* BEGIN *
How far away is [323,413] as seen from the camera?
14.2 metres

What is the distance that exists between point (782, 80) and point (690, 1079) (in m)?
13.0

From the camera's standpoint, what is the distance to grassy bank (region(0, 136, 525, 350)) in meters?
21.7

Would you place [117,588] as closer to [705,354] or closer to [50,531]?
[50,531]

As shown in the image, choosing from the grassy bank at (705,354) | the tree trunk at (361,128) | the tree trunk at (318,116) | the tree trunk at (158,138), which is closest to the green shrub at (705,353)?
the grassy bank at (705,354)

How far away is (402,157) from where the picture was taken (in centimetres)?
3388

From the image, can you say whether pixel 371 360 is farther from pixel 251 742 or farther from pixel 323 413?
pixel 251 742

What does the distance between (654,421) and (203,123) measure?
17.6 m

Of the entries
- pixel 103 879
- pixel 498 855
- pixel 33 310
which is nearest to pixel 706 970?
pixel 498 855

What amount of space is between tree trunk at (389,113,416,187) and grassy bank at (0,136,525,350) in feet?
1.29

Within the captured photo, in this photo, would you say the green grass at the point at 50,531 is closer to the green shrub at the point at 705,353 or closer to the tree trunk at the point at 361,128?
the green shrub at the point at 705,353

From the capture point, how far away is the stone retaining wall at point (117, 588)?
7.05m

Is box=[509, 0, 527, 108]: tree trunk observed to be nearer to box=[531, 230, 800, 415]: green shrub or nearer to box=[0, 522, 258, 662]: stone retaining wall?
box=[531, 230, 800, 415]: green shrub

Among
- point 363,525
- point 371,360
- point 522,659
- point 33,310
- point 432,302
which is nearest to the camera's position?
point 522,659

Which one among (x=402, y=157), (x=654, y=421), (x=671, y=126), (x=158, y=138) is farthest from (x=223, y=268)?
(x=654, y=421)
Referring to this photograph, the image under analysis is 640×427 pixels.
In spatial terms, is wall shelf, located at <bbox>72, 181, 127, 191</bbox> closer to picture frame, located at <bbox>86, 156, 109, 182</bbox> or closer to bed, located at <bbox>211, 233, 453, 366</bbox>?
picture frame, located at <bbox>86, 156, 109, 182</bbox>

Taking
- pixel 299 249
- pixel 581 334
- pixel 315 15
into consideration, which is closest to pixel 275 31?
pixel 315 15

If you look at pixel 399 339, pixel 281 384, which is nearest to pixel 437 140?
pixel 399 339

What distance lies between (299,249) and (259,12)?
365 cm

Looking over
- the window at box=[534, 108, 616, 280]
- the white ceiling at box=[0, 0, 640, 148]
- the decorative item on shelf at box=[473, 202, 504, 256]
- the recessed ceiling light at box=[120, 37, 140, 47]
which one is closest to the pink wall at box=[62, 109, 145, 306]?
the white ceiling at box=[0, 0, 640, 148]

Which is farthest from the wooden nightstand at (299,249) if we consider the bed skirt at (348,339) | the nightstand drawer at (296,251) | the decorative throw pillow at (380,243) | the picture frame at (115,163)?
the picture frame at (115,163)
* END *
- [WHAT IS ASKED]
Copy the records exactly, starting at the line that contains "What distance lies" and running through the end of the records, both ends included.

- [WRITTEN SOLUTION]
What distance lies between (299,249) and (259,12)?
365 cm

Looking over
- the window at box=[534, 108, 616, 280]
- the white ceiling at box=[0, 0, 640, 148]
- the decorative item on shelf at box=[473, 202, 504, 256]
- the recessed ceiling light at box=[120, 37, 140, 47]
which one is closest to the pink wall at box=[62, 109, 145, 306]?
the white ceiling at box=[0, 0, 640, 148]

Which is farthest from the wooden nightstand at (299,249) if we consider the bed skirt at (348,339) | the nightstand drawer at (296,251) | the decorative throw pillow at (380,243) | the picture frame at (115,163)?
the picture frame at (115,163)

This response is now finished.